What is expected:
Write each line word for word, from the line that contains "How far are green" through the last line of the material below.

Collected data:
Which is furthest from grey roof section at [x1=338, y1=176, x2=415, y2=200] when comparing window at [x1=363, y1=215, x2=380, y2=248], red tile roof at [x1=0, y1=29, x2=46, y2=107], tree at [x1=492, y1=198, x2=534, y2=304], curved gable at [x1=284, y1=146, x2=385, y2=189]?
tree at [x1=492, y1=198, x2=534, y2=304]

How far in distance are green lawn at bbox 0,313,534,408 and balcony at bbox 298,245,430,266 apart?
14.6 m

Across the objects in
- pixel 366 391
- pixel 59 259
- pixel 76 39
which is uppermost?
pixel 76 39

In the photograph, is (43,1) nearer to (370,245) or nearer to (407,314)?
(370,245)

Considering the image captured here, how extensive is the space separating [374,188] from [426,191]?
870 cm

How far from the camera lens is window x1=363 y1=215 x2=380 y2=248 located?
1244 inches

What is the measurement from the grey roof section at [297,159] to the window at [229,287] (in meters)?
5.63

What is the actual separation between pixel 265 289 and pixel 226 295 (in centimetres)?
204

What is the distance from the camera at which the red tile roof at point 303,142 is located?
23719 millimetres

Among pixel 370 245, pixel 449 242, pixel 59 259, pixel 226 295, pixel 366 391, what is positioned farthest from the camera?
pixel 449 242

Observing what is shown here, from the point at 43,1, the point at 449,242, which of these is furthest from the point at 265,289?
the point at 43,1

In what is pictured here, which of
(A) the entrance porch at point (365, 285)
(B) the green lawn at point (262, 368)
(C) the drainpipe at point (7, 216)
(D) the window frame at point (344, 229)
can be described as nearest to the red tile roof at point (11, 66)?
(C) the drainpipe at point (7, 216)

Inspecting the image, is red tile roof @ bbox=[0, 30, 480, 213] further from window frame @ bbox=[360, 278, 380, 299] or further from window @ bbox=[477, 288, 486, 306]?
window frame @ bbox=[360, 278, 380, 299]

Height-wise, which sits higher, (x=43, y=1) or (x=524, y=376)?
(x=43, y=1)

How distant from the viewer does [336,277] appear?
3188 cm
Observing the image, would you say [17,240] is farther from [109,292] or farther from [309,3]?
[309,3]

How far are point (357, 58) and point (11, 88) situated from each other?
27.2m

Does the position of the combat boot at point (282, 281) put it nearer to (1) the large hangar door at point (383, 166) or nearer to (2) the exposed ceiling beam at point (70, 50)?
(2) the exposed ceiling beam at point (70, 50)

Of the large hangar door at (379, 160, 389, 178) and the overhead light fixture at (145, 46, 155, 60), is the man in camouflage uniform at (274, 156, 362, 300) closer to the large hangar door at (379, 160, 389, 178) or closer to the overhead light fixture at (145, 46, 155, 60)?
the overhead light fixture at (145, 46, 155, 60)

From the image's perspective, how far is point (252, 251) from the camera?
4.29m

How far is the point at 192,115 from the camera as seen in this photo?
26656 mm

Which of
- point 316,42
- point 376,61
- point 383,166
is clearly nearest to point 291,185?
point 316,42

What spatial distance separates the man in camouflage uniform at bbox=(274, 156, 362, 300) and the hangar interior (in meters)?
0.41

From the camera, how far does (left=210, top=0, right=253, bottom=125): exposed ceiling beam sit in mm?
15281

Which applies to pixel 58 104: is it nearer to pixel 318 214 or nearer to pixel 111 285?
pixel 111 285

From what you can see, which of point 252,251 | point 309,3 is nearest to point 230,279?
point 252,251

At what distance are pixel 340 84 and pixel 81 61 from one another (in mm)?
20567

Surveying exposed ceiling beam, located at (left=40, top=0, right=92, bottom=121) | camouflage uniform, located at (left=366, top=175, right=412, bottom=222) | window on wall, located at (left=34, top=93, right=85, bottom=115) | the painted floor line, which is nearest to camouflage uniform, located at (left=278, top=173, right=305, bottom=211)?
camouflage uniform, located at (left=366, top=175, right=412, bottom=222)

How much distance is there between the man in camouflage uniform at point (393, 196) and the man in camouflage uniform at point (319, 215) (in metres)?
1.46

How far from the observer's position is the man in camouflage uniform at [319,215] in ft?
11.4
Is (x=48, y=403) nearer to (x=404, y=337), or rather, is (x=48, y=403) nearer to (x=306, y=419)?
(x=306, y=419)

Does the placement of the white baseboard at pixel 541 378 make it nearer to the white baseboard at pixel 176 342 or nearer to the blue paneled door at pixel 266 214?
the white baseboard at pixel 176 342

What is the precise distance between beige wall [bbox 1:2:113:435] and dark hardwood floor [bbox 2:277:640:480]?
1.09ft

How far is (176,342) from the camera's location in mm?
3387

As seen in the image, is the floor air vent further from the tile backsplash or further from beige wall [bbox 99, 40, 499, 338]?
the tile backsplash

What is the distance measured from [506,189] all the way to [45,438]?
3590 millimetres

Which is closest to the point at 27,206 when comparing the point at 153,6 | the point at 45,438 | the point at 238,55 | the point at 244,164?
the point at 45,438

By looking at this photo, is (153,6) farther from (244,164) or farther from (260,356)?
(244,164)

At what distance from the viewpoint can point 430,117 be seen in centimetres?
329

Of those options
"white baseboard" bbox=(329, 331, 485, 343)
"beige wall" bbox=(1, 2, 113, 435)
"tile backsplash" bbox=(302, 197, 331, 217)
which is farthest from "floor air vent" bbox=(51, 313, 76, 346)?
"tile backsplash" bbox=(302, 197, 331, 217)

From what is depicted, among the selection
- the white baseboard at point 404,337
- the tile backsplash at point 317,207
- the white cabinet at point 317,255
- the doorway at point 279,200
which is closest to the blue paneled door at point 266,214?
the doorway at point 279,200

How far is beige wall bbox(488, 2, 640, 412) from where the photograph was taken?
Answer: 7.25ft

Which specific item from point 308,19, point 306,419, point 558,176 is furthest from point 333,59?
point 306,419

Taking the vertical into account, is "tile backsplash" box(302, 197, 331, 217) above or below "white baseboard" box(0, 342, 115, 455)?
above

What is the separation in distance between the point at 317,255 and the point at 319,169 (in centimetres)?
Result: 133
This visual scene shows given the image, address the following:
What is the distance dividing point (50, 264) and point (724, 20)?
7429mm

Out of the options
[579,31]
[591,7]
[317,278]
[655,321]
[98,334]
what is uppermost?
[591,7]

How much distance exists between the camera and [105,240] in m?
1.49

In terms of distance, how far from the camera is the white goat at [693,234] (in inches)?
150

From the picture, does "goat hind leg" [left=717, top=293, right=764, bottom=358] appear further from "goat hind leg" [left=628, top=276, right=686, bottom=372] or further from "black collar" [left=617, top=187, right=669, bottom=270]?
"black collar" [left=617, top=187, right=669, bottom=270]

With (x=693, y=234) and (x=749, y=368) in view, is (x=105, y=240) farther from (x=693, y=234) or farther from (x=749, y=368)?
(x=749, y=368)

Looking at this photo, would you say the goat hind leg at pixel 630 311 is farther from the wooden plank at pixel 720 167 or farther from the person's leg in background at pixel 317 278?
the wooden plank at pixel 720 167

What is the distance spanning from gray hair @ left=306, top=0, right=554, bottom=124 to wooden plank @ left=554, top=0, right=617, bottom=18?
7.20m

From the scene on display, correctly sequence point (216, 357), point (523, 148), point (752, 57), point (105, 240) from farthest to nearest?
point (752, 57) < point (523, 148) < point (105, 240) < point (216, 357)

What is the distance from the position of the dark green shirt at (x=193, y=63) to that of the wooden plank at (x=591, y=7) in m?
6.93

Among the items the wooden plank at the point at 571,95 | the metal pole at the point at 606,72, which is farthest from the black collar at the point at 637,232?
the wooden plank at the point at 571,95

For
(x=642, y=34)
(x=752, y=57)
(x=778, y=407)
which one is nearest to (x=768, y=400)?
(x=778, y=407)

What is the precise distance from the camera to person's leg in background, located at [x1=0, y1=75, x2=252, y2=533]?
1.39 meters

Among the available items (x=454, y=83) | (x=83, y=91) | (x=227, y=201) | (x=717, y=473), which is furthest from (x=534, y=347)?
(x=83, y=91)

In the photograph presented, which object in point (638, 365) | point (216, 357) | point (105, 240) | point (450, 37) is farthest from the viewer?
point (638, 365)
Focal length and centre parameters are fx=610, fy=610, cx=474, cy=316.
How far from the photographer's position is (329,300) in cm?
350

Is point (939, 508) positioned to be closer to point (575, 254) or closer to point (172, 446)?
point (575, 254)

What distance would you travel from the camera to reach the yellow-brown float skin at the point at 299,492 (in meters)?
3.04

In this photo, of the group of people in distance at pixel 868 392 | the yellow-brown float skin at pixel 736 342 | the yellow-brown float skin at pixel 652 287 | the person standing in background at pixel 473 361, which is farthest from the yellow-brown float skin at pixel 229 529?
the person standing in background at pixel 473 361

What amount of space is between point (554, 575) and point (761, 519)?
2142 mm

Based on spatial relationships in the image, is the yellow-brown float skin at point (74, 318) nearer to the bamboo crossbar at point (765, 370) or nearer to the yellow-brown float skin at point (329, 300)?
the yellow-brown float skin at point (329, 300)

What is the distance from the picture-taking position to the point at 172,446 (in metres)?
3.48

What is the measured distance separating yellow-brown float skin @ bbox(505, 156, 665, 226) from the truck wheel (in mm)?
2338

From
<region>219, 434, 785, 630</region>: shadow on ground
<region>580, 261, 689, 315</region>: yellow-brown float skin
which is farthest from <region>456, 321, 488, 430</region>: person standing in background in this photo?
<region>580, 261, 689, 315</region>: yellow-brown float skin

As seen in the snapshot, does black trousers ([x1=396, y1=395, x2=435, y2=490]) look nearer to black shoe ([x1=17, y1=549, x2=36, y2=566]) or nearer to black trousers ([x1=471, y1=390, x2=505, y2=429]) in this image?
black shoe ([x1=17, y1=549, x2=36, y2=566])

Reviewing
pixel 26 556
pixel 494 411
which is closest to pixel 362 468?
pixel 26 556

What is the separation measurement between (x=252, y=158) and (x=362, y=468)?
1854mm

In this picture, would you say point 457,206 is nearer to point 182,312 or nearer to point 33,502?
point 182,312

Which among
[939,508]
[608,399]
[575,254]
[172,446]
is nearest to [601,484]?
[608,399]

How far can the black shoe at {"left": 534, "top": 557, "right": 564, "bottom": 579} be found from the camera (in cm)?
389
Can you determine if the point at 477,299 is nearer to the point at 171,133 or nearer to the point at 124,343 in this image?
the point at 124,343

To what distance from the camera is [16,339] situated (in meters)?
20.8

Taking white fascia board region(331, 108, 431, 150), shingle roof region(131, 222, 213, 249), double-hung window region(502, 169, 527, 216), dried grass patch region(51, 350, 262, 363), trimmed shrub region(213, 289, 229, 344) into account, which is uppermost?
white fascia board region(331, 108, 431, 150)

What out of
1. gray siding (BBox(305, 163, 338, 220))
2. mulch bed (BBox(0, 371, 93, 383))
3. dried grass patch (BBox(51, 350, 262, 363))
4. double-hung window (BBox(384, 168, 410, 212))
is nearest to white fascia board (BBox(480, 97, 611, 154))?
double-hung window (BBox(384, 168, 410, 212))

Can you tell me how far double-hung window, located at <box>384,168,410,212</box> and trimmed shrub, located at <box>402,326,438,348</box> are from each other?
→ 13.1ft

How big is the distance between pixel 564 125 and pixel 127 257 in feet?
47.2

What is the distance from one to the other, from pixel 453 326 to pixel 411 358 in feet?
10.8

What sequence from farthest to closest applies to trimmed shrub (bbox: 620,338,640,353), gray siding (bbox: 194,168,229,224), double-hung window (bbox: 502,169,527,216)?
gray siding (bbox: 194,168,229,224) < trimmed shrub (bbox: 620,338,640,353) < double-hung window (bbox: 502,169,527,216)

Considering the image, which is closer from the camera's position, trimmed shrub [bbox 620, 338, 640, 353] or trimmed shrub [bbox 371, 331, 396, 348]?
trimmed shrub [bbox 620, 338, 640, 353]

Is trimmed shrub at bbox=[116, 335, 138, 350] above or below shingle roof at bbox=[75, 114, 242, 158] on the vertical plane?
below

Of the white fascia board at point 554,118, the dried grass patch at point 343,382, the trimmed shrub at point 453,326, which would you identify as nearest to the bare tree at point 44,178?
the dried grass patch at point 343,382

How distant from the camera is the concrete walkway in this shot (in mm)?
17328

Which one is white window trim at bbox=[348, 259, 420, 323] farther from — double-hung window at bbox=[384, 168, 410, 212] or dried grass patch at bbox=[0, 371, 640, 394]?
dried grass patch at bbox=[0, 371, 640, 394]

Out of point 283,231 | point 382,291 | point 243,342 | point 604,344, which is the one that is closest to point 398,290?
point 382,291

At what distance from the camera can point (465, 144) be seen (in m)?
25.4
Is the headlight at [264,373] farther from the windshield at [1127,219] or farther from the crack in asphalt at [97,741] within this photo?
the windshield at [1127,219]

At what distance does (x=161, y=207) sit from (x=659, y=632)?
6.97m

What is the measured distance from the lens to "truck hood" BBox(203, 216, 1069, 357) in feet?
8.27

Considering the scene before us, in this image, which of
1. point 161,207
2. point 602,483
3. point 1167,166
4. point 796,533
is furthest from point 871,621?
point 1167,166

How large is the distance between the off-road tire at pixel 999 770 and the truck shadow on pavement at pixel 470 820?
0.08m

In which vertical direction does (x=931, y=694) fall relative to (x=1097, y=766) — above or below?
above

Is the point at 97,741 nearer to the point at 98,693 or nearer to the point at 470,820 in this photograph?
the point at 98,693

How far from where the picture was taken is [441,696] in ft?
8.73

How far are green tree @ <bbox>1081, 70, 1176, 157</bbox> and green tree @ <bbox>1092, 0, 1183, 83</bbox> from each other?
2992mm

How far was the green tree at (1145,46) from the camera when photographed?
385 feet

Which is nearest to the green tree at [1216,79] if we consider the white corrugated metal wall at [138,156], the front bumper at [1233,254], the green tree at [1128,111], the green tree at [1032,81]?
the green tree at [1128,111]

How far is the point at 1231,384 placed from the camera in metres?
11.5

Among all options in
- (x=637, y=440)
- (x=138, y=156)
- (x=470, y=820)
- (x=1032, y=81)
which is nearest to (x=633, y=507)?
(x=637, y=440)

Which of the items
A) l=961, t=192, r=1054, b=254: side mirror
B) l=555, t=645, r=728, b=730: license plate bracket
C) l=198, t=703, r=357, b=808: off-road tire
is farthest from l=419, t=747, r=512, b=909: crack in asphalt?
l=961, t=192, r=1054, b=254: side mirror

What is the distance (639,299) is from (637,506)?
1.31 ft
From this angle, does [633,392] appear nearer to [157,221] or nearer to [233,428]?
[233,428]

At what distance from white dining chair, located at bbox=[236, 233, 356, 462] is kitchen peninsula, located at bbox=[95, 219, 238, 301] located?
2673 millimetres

Expected output:
How far are green tree @ <bbox>1081, 70, 1176, 157</bbox> and green tree @ <bbox>1092, 0, 1183, 83</bbox> from each other?
2992mm

How far was the green tree at (1145,46) from the camera when photographed?
385 feet

Which is nearest to the green tree at [1216,79] if we consider the white corrugated metal wall at [138,156], the front bumper at [1233,254], the green tree at [1128,111], the green tree at [1032,81]?
the green tree at [1128,111]

How far is the point at 1231,384 placed from the camera in metres?
11.5

Among all options in
- (x=637, y=440)
- (x=138, y=156)
- (x=470, y=820)
- (x=1032, y=81)
which is nearest to (x=633, y=507)?
(x=637, y=440)

Which of the items
A) l=961, t=192, r=1054, b=254: side mirror
B) l=555, t=645, r=728, b=730: license plate bracket
C) l=198, t=703, r=357, b=808: off-road tire
is farthest from l=419, t=747, r=512, b=909: crack in asphalt?
l=961, t=192, r=1054, b=254: side mirror

What is the distance (639,299) is from (637,506)?
1.31 ft
From this angle, does [633,392] appear nearer to [157,221] or nearer to [233,428]?
[233,428]

At what distance from white dining chair, located at bbox=[236, 233, 356, 462] is kitchen peninsula, located at bbox=[95, 219, 238, 301] located?
2673 millimetres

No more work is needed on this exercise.